Implementing Resilient Sagas with Temporal for Distributed Transactions
The Fallacy of Two-Phase Commit in Modern Architectures
In a monolithic world, ACID transactions managed by a single relational database were the bedrock of data consistency. As we've decomposed systems into distributed microservices, the seductive simplicity of BEGIN TRANSACTION...COMMIT has been replaced by the harsh reality of network partitions, service unavailability, and independent data stores. The classic solution for distributed transactions, the Two-Phase Commit (2PC) protocol, while theoretically sound, is practically unworkable in most high-throughput, loosely-coupled environments. Its requirements for locking resources across multiple services for the duration of a transaction introduce tight coupling, create performance bottlenecks, and drastically reduce system availability. A failure in the transaction coordinator or a single participant can stall the entire operation, a catastrophic outcome for business-critical processes.
This is where the Saga pattern emerges. A saga is a sequence of local transactions where each transaction updates data within a single service. The key distinction is that after each local transaction completes, it immediately publishes an event or calls the next service in the chain. If a local transaction fails, the saga executes a series of compensating transactions to semantically undo the preceding successful transactions. This approach favors availability and eventual consistency over the strict, immediate consistency of 2PC.
However, implementing a Saga is non-trivial. A choreographed saga, driven by event-passing between services, can quickly become an untraceable, un-debuggable web of dependencies. An orchestrated saga, which uses a central coordinator, is a more robust pattern, but building that orchestrator is a significant engineering challenge. You need to manage state, handle retries with exponential backoff, ensure idempotency, manage timeouts, and provide visibility into long-running processes. Building this from scratch using a database as a state machine is a path fraught with boilerplate, subtle bugs, and operational overhead.

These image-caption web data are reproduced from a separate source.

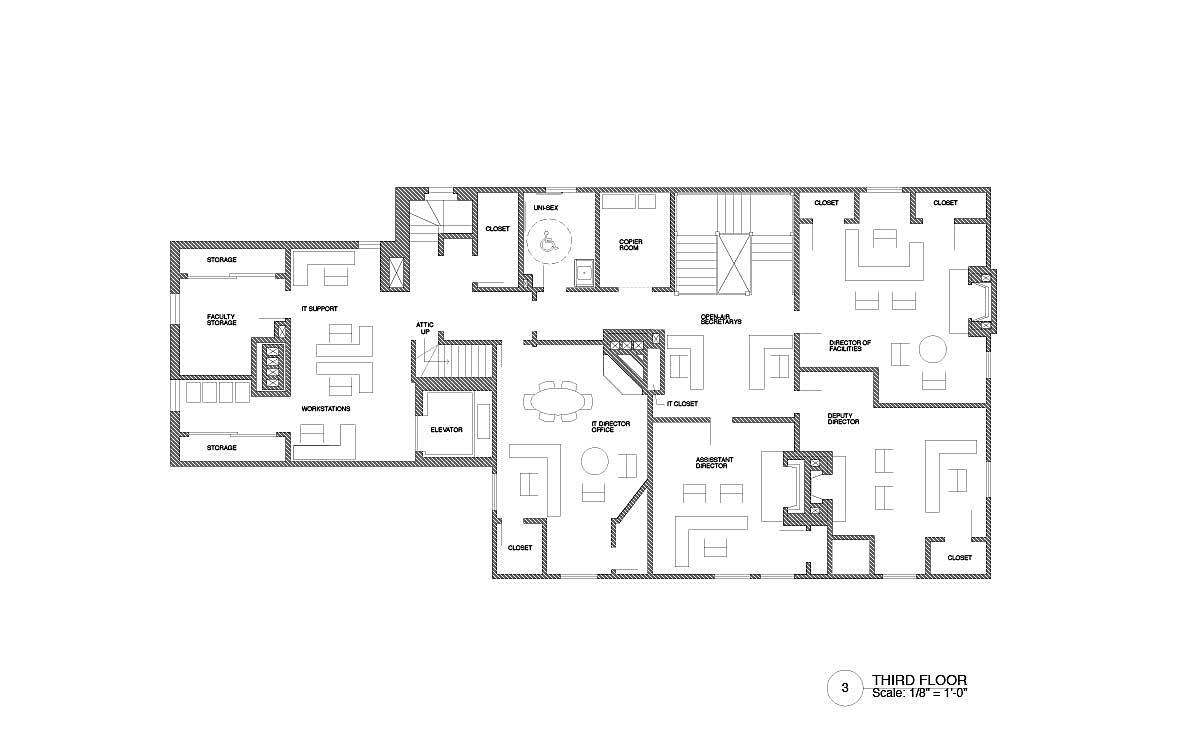 Third Floor - New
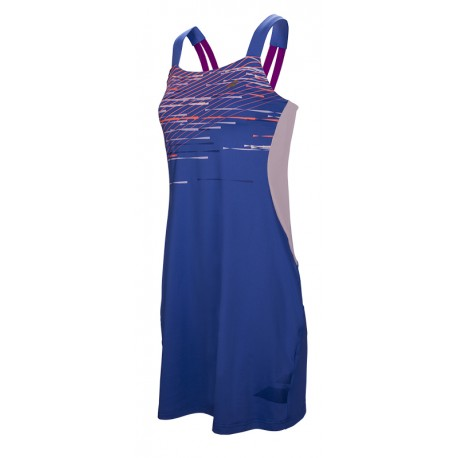PERF STRAP DRESS WOMEN Bleu Nuit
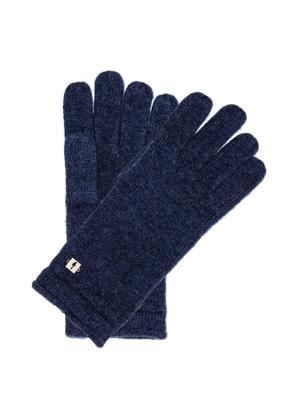 Rękawiczki damskie REKDT-0020-69(Z21)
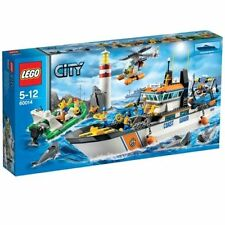 Guard City LEGO Complete Sets & Packs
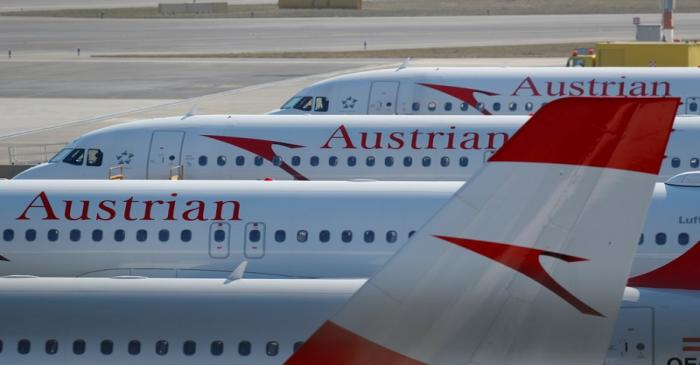 FILE PHOTO: Planes of Lufthansa unit Austrian Airlines are parked at Vienna International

This is the precise problem domain where a durable execution system like Temporal.io excels. Temporal provides a programming model that abstracts away the complexities of state management for distributed processes. A Temporal Workflow is a durable, resumable function whose entire state, including local variables and call stack, is persisted by the Temporal Cluster. This allows you to write complex orchestration logic, including sagas, as straightforward code, while the platform handles the underlying mechanics of retries, persistence, and recovery from failure. In this post, we will bypass the introductory concepts and dive straight into building a production-grade, resilient saga using Temporal, exploring the advanced patterns necessary to handle real-world complexity.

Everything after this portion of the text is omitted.